Arlington’s One More Page Books hosted Christopher in November for the launch of Not the Girl You Marry and is no stranger to the romance world as a bookstore with a robust romance section and a staff who reads it.
“Despite being one of the most profitable genres in the industry, there is an ongoing stigma against romance, even among booksellers,” says One More Page Books events coordinator Amber Taylor.
Miller-Callihan concurs. “For the most part, romance is a very female-oriented genre,” she says. “I think misogyny in our culture leads us to dismiss things that appeal more to women than to men.”
One of the challenges romance novelists face is getting people to take them seriously and to see the themes, beyond sex, present in their novels.
But Taylor says when Christopher came to the store to talk about her book, a dedicated crowd came excited to see her.
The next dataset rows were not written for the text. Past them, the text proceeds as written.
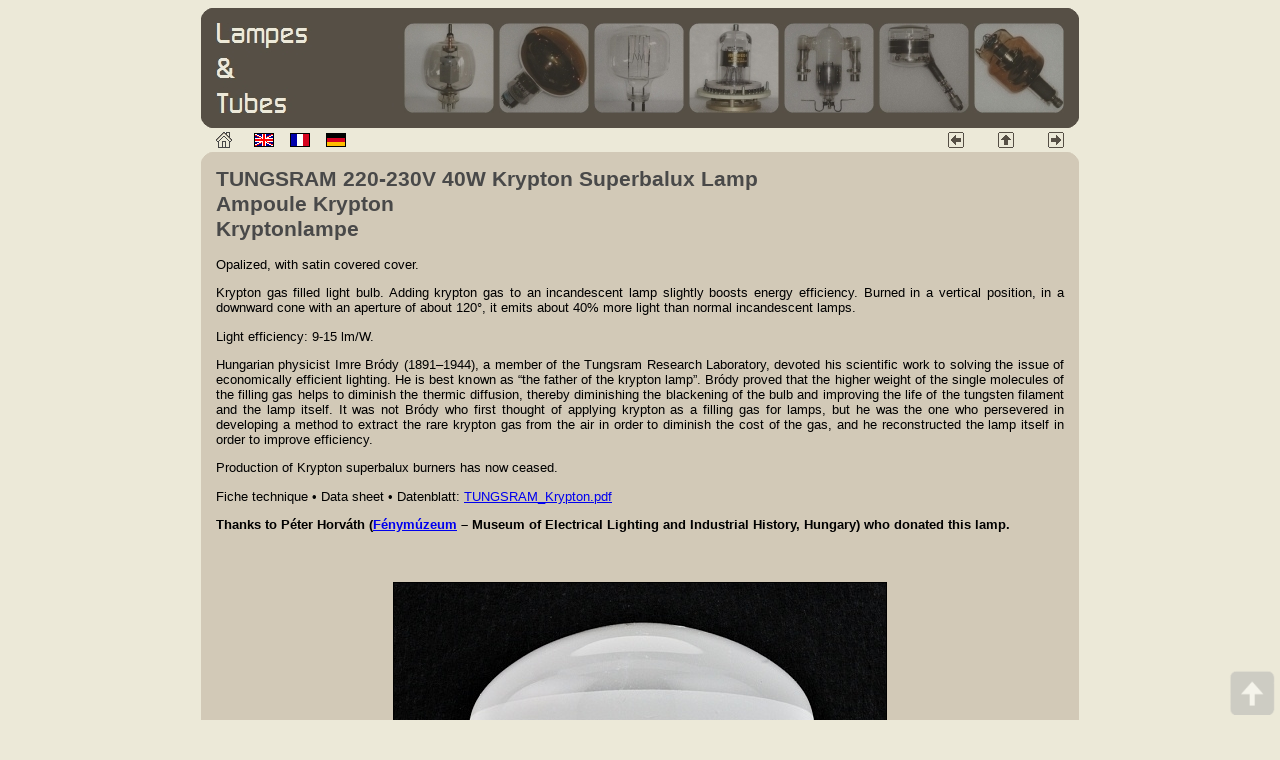

--- FILE ---
content_type: text/html; charset=ISO-8859-1
request_url: https://lampes-et-tubes.info/il/il217.php?l=f
body_size: 2149
content:
<!DOCTYPE html PUBLIC "-//W3C//DTD HTML 4.01 Transitional//EN" "http://www.w3.org/TR/html4/loose.dtd">
<html>
<head>
  <meta http-equiv="content-type" content="text/html; charset=ISO-8859-1">
  <title>TUNGSRAM 220-230V 40W Krypton Superbalux Lamp</title>
  <link rel="stylesheet" href="../default.css" type="text/css" media="all">
  <!-- Google tag (gtag.js) -->
<script async src="https://www.googletagmanager.com/gtag/js?id=G-FKRWFP5LER"></script>
<script>
  window.dataLayer = window.dataLayer || [];
  function gtag(){dataLayer.push(arguments);}
  gtag('js', new Date());

  gtag('config', 'G-FKRWFP5LER');
</script></head>
<body  style="background-color: rgb(236, 233, 216);">


<div align="center">
  <table style="text-align: left; width: 878px; height: 120px;" border="0" cellpadding="0" cellspacing="0">
    <tr>
      <td valign="top" height="120">
        <div class="banner_box">
          <div class="banner_top"><div></div></div>
            <div class="banner_content">
<a href="https://lampes-et-tubes.info/index.htm"><img src="../banner_fr.jpg" width="848" height="90" border="0" alt=""></a>            </div>
          <div class="banner_bottom"><div></div></div>
        </div>
      </td>
    </tr>
  </table>
</div>

<div align="center">
<table style="width: 878px; height: 24px;" border="0" cellpadding="0" cellspacing="0">
  <tbody>
    <tr>
      <td style="text-align: left; width: 15px;" valign="middle">
        <img style="width: 10px; height: 24px;" alt="" src="../spacer.gif">
      </td>
      <td style="text-align: left; width: 38px;" valign="middle">
        <img title="Home" style="width: 16px; height: 16px;" alt="home" src="../home.gif">
      </td>
      <td style="text-align: left; width: 36px;" valign="middle"><a class="flag" href="../index-e.htm">
        <img title="English" border="1" width="18" height="12" alt="en" src="../flag_en.gif"></a>
      </td>
      <td style="text-align: left; width: 36px;" valign="middle"><a class="flag" href="../index.htm">
        <img title="Fran&ccedil;ais" border="1" width="18" height="12" alt="fr" src="../flag_fr.gif"></a>
      </td>
      <td style="text-align: left; width: 36px;" valign="middle"><a class="flag" href="../index-d.htm">
        <img title="Deutsch" border="1" width="18" height="12" alt="de" src="../flag_de.gif"></a>
      </td>
      <td style="text-align: left; width: 552px;" valign="middle">
        <img style="width: 10px; height: 24px;" alt="" src="../spacer.gif">
      </td>
      <td style="text-align: right; width: 50px;" valign="middle">
<a class="arrow" href="il219.php?l=f">        <img title="previous" border="0" width="16" height="16" alt="&lt;--" src="../arrowleft.gif"></a>
      </td>
      <td style="text-align: right; width: 50px;" valign="middle">
<a class="arrow" href="gallery.php?l=f">      
        <img title="thumbnails" border="0" width="16" height="16" alt="^" src="../arrowup.gif"></a>
      </td>
      <td style="text-align: right; width: 50px;" valign="middle">
<a class="arrow" href="il216.php?l=f">        <img title="next" border="0" width="16" height="16" alt="--&gt;" src="../arrowright.gif"></a>
      </td>
      <td style="text-align: left; width: 15px;" valign="middle">
        <img style="width: 10px; height: 24px;" alt="" src="../spacer.gif">
      </td>
    </tr>
  </tbody>
</table>
</div>
<div align="center">
  <table style="text-align: left; width: 878px;" border="0" cellpadding="0" cellspacing="0">
    <tr>
      <td width="878" valign="top">
        <div class="content_box">
          <div class="content_top"><div></div></div>
            <div class="content_content">
              <h2>TUNGSRAM 220-230V 40W Krypton Superbalux Lamp<br>
              Ampoule Krypton<br>
              Kryptonlampe</h2>
              <p class="Contenu">Opalized, with satin covered cover.</p>
              <p class="Contenu">Krypton gas filled light bulb. Adding krypton gas to an incandescent lamp slightly boosts energy efficiency. Burned in a vertical position, in a downward cone with an aperture of about 120°, it emits about 40% more light than normal incandescent lamps.</p>
              <p class="Contenu">Light efficiency: 9-15 lm/W.</p>
              <p class="Contenu">Hungarian physicist Imre Bródy (1891–1944), a member of the Tungsram Research Laboratory, devoted his scientific work to solving the issue of economically efficient lighting. He is best known as &ldquo;the father of the krypton lamp&rdquo;. Bródy proved that the higher weight of the single molecules of the filling gas helps to diminish the thermic diffusion, thereby diminishing the blackening of the bulb and improving the life of the tungsten filament and the lamp itself. It was not Bródy who first thought of applying krypton as a filling gas for lamps, but he was the one who persevered in developing a method to extract the rare krypton gas from the air in order to diminish the cost of the gas, and he reconstructed the lamp itself in order to improve efficiency.</p>
              <p class="Contenu">Production of Krypton superbalux burners has now ceased.</p>
              <p class="Contenu">Fiche technique &bull; Data sheet &bull; Datenblatt:
              <a href="TUNGSRAM_Krypton.pdf" target="_blank">TUNGSRAM_Krypton.pdf</a></p>
              <p class="Contenu"><strong>Thanks to Péter Horváth (<a href="https://www.fenymuzeum.hu/" target="_blank">Fénymúzeum</a> &ndash; Museum of Electrical Lighting and Industrial History, Hungary) who donated this lamp.</strong></p>
              <p>&nbsp;</p>
			  <p align="center"><img src="il217a.jpg" alt="TUNGSRAM 220-230V 40W Krypton Superbalux Lamp" border="1" width="492" height="700"></p>
			  <p class="ContenuCE">Hauteur &bull; Height &bull; Höhe : 80 mm &bull; 3&quot; 1/8<br>
              Diamètre &bull; Diameter &bull; Durchmesser : 45 mm &bull; 1&quot; 3/4</p>
			  <p align="center"><img src="il217b.jpg" alt="TUNGSRAM 220-230V 40W Krypton Superbalux Lamp" border="1" width="846" height="650"></p>
			  <p align="center"><img src="il217c.jpg" alt="TUNGSRAM 220-230V 40W Krypton Superbalux Lamp" border="1" width="439" height="650"></p>
			  <p>&nbsp;</p>
<hr>
<p class="Legende">Le contenu de ce site est sous copyleft <img src="../copyleft.gif" border="0" width="11" height="9" alt="-" align="bottom"> The content of this site is under copyleft <img src="../copyleft.gif" border="0" width="11" height="9" alt="-" align="bottom"> Der Inhalt dieser Website steht unter Copyleft</p>
            </div>
          <div class="content_bottom"><div></div></div>
        </div>
      </td>
    </tr>
  </table>
</div>
<a style="position: fixed; bottom:5px;right:5px;" href="#" title="Back to Top"><img style="border: none;" src="../backtotop.png"></a>
</body>
</html>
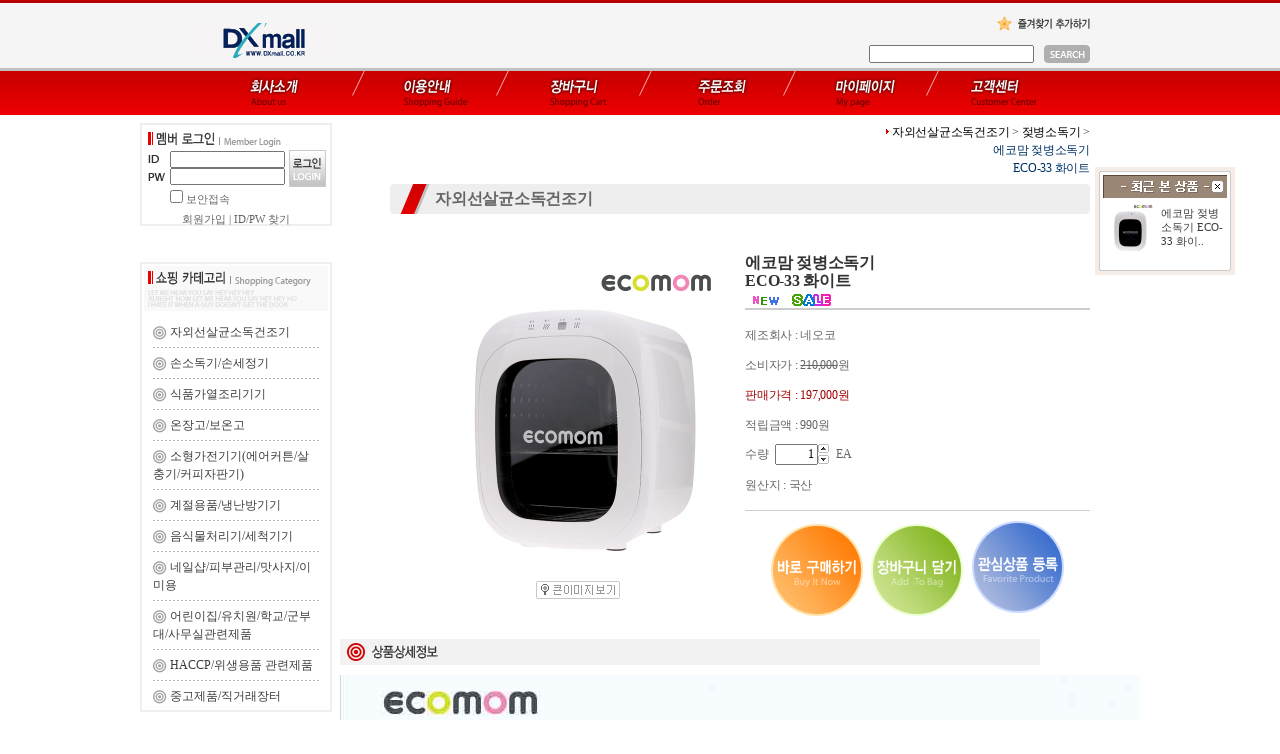

--- FILE ---
content_type: text/html
request_url: https://www.dxmall.co.kr/html/shopRbanner.html?emd_id=&disname=&plannum=
body_size: 695
content:
document.writeln('<style>');
document.writeln('.MS_RecentProductSpacing { height : 10px; }');
document.writeln('.MS_RecentProductSpacing_bt { height : 10px; }');
document.writeln('.MS_RecentProductPanel_top,');
document.writeln('.MS_RecentProductPanel_bt { height : 4px; }');
document.writeln('</style><div id=\'Rban\' style=\'display:block;\'>');
document.writeln('    <table border=0 cellpadding=0 cellspacing=0 width=140 background="/images/common/newproduct4_bg.gif">');
document.writeln('    <tr><td colspan=5><a href=\'JavaScript:dischange()\'><img src="/images/common/newproduct4_top.gif" align=absmiddle border=0></a></td></tr>');
document.writeln('    <tr><td width=8 class=line>&nbsp;</td>');
document.writeln('        <td width=124 align=center>');
document.writeln('            <table border=0 cellpadding=0 cellspacing=0>    <table border=0 cellpadding=0 cellspacing=0 width="100%">    <tr>');
document.writeln('        <td colspan=5 class="line MS_RecentProductPanel_top">&nbsp;</td>');
document.writeln('    </tr>');
document.writeln('<tr>        <tr>');
document.writeln('            <td width=1 class=line>&nbsp;</td>');
document.writeln('            <td id="viewimgbanner_0" width=50 align=center valign=top><a href="/shop/shopdetail.html?branduid=94183" onMouseOver="window.status=\'최근 상품\';return true;"><img src=\'/shopimages/neoco/0150130000133.jpg\' align=\'center\'  border=1 style="border-color=#999999" width=50  /></a></td>');
document.writeln('            <td width=5 class=line>&nbsp;</td>');
document.writeln('            <td width=63 class=\'woong\' ><a href="/shop/shopdetail.html?branduid=94183" onMouseOver="window.status=\'최근 상품\';return true;"><font color=#3D3D3D style=\'font-size:8pt;line-height:11pt\'>에코맘 젖병소독기 ECO-33 화이..</font></a></td>');
document.writeln('            <td width=3 class=line>&nbsp;</td>');
document.writeln('        </tr>');
document.writeln('        <tr>');
document.writeln('            <td colspan=5 class="line MS_RecentProductSpacing_bt">&nbsp;</td>');
document.writeln('        </tr>');
document.writeln('<tr>');
document.writeln('    <td colspan=5 class="line MS_RecentProductPanel_bt">&nbsp;</td>');
document.writeln('</tr>');
document.writeln('</table>');
document.writeln('</td>');
document.writeln('        <td width=8 class=line>&nbsp;</td></tr>');
document.writeln('    <tr><td colspan=3><img src="/images/common/newproduct4_bottom.gif"></td></tr>');
document.writeln('</table></div>');
document.writeln('');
“As a woman of color, Andie is writing about her own experiences, contributing to the further diversification of voices in the genre,” Taylor says.
Christopher’s first series of books takes place in Miami, where she has spent a lot of time, and features Latinx protagonists, much like her father, who was Afro-Latino.
Her willingness to be vulnerable and personal in her writing is something Miller-Callihan admires.
“She has an authenticity in her work that isn’t present in all romance,” she says. “There is something very real and very fresh. She puts a lot of herself in her writing.”
Sharma says Christopher is adept at creating complex, savvy characters. Christopher is open about her desire to explore new areas of romance, from fear of commitment to sexy priests (yes, they exist outside of Fleabag and certainly will in Christopher’s upcoming novels, she says) to including awkward, relatable moments.
Christopher’s publicist, Jessica Brock, calls her characters witty, “but at the same time her characters would totally say ‘Thanks, you too’ to a waiter who just told them to enjoy their meal.”
One area Christopher wants to explore in her next novel, Not That Kind of Guy, is ambivalence toward marriage and long-term relationships, something she herself has battled. She’s even quit dating apps.
“I felt like these guys were demanding my attention and demanding sort of like emotional labor from me,” she says. Now, she’s asking how self-sufficient, professional women are doing with long-term relationships in their lives. “I want to explore what it is about real intimacy that feeds us and how to find that in a world that doesn’t foster real connection,” she says.
When asked about the future of romance novels, Christopher is humble, pointing to other romance novelists, particularly writers of color, who paved the way for her: Kennedy Ryan, Adriana Herrera, LaQuette, and Farrah Rochon, to name a few.
But she also has her own vision for the future.
“I think the future of romance is black and brown,” she says. “It’s sex-positive and body-positive. It’s going to explore concepts of gender and power.”
And, of course, it will involve a happily-ever-after.
“Romance novels are the only kind of books that have the aim of making the reader happy,” she says. “I think the future of the romance novel is giving that book joy to everyone.”